= Texto de leitura =
Após o fechamento da emissora, Adenilde participou da criação do Coletivo Vozes da Rua, cujo objetivo é o mesmo da rádio: difundir a cultura negra e levar formação e informação aos jovens da periferia. Os integrantes reúnem-se sempre para eventos e debates e os interessados em participar podem ter outras informações nas redes sociais do grupo.

Quando indagada sobre a situação das estudantes negras na UFJF nos dias atuais, Adenilde reconhece os avanços existentes a partir da adoção das políticas afirmativas, mas faz um alerta: “Hoje está melhor do que antes, tem mais estudantes negras e negros do que na minha época, tem mais gente de escola pública, mas ainda há casos de racismo, preconceito, machismo. Isso precisa acabar!”

UFJF repudia o racismo

A UFJF repudia práticas racistas, machistas, LGBTIfóbicas e qualquer outro tipo de discriminação.  Com o objetivo de desenvolver políticas de identificação, apoio e prevenção aos casos de violência, a atual administração da UFJF propôs a criação da Ouvidoria Especializada em Ações Afirmativas, em dezembro do ano passado.

= Dados fornecidos =
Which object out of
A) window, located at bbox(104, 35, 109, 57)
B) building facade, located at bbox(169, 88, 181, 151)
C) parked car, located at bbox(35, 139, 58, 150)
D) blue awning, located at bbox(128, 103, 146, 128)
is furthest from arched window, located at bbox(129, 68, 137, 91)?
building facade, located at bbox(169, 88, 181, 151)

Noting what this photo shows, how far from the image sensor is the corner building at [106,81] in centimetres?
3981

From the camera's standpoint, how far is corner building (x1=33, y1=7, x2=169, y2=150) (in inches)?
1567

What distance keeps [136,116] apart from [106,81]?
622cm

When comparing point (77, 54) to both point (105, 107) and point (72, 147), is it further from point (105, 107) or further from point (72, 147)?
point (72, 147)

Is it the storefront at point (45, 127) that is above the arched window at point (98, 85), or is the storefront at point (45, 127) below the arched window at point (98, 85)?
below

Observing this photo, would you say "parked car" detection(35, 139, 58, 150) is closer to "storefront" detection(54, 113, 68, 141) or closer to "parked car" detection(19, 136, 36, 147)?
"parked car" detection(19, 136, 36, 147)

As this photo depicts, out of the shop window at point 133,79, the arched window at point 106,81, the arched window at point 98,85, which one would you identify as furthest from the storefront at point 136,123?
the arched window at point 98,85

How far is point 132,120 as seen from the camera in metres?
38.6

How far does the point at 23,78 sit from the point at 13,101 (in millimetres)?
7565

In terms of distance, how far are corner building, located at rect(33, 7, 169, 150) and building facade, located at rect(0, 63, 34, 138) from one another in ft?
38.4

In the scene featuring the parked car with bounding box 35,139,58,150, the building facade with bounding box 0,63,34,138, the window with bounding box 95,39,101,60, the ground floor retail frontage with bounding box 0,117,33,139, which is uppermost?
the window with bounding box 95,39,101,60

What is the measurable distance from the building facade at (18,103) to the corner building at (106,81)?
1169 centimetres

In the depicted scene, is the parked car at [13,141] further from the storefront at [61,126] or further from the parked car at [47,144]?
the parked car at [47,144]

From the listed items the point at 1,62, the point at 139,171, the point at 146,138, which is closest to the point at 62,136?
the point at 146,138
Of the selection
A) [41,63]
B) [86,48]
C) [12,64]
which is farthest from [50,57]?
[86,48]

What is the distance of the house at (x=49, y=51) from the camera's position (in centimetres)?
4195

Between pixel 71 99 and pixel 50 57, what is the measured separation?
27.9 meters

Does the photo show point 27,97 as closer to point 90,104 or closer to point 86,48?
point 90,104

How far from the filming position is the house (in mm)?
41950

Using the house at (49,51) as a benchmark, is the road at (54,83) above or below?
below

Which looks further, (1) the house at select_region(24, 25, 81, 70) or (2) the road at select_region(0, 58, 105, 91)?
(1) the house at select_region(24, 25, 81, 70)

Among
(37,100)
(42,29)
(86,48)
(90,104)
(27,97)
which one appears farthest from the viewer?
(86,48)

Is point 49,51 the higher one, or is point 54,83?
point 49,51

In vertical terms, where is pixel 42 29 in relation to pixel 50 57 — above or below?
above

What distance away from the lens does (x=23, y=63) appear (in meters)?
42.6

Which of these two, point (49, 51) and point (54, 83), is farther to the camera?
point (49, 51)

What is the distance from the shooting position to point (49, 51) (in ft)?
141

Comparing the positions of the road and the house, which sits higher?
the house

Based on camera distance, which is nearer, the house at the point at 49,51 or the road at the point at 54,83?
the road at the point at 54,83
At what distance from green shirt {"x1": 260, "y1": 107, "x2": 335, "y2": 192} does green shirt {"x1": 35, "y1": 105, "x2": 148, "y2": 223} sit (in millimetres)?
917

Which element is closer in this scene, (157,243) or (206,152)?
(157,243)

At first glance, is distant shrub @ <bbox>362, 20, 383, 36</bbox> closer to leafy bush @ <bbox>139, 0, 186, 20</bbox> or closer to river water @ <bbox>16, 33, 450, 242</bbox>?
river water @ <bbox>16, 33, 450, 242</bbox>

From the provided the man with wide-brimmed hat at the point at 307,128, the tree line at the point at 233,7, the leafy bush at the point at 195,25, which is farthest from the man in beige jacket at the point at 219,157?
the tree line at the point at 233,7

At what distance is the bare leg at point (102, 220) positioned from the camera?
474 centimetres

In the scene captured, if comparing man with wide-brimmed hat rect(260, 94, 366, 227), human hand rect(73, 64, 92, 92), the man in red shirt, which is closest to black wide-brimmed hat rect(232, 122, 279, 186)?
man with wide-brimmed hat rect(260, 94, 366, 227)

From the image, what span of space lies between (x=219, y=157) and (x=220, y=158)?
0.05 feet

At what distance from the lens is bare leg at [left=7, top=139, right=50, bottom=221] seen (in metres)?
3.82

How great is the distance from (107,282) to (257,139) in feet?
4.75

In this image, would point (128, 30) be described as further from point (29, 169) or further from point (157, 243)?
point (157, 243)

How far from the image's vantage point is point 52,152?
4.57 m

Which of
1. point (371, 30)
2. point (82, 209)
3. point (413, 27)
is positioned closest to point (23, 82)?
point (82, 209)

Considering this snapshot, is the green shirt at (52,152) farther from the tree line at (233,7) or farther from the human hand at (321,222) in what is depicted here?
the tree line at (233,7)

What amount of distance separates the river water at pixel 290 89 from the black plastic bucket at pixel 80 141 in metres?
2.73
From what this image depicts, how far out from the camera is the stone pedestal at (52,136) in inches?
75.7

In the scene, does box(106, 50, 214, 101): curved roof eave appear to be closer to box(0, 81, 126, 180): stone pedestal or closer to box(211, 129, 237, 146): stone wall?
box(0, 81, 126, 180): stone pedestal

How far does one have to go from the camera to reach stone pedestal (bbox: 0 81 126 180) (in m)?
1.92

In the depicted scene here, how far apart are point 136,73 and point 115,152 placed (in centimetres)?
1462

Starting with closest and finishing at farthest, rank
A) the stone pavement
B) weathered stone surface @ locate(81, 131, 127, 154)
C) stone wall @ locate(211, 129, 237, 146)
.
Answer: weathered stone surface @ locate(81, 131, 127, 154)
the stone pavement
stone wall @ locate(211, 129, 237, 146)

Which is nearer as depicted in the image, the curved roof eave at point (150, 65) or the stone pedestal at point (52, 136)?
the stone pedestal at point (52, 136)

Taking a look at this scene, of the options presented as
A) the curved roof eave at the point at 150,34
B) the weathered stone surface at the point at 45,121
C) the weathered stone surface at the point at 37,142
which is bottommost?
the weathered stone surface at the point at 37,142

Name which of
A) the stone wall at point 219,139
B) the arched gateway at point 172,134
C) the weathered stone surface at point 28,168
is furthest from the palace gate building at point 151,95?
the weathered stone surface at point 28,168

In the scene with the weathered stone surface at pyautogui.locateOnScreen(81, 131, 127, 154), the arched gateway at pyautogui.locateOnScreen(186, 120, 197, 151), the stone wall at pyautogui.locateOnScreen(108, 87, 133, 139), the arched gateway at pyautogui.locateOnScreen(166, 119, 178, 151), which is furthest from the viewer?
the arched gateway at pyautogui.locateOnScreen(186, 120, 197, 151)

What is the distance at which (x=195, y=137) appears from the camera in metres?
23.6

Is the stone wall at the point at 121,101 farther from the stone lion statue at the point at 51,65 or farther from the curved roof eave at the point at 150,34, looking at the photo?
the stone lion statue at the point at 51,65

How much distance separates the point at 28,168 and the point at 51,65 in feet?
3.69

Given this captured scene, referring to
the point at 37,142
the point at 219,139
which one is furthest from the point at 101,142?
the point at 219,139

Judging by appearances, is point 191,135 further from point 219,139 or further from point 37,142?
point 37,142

= Solicitação A =
Repita, sem nenhuma alteração, o trecho do texto sobre Adenilde e a UFJF que começa com as palavras "Quando indagada sobre" e termina com "do ano passado.".
= Solicitação B =
Retome o texto sobre Adenilde e a UFJF e dê continuidade a ele a partir do ponto em que termina.
Os registros são um material à parte do texto.

= Resposta escrita A =
Quando indagada sobre a situação das estudantes negras na UFJF nos dias atuais, Adenilde reconhece os avanços existentes a partir da adoção das políticas afirmativas, mas faz um alerta: “Hoje está melhor do que antes, tem mais estudantes negras e negros do que na minha época, tem mais gente de escola pública, mas ainda há casos de racismo, preconceito, machismo. Isso precisa acabar!”

UFJF repudia o racismo

A UFJF repudia práticas racistas, machistas, LGBTIfóbicas e qualquer outro tipo de discriminação.  Com o objetivo de desenvolver políticas de identificação, apoio e prevenção aos casos de violência, a atual administração da UFJF propôs a criação da Ouvidoria Especializada em Ações Afirmativas, em dezembro do ano passado.

= Resposta escrita B =
Desde então, o órgão, liderado pela ouvidora Vânia Maria Freitas Bara, tem recebido denúncias e depoimentos a respeito das situações de discriminação, preconceito, violência e opressão vivenciadas no ambiente universitário, garantindo o sigilo dos nomes das vítimas.

A Ouvidoria acolhe e encaminha as denúncias para serviços de atendimento especializado no interior da UFJF ou na rede pública, dando apoio e orientação aos membros da comunidade acadêmica, vítimas de discriminação, preconceito, violência e opressão ou em situação de vulnerabilidade social, jurídica e psicológica.

“A Ouvidoria Especializada tem um papel fundamental, porque vem acolher estudantes, técnicos e professores nessas questões de assédio, violência. A sensibilidade da Reitoria é muito importante para que a gente possa desenvolver essas políticas”, destaca o diretor de Ações Afirmativas da UFJF, Julvan Moreira de Oliveira.

Se você foi vítima de preconceito na UFJF, denuncie.

Procure a Ouvidoria Especializada em Ações Afirmativas, na sala da Diaaf, no prédio da Reitoria, de segunda a sexta-feira, das 8h às 12h e das 14h às 18h, ou pelo telefone (32) 2102-6919.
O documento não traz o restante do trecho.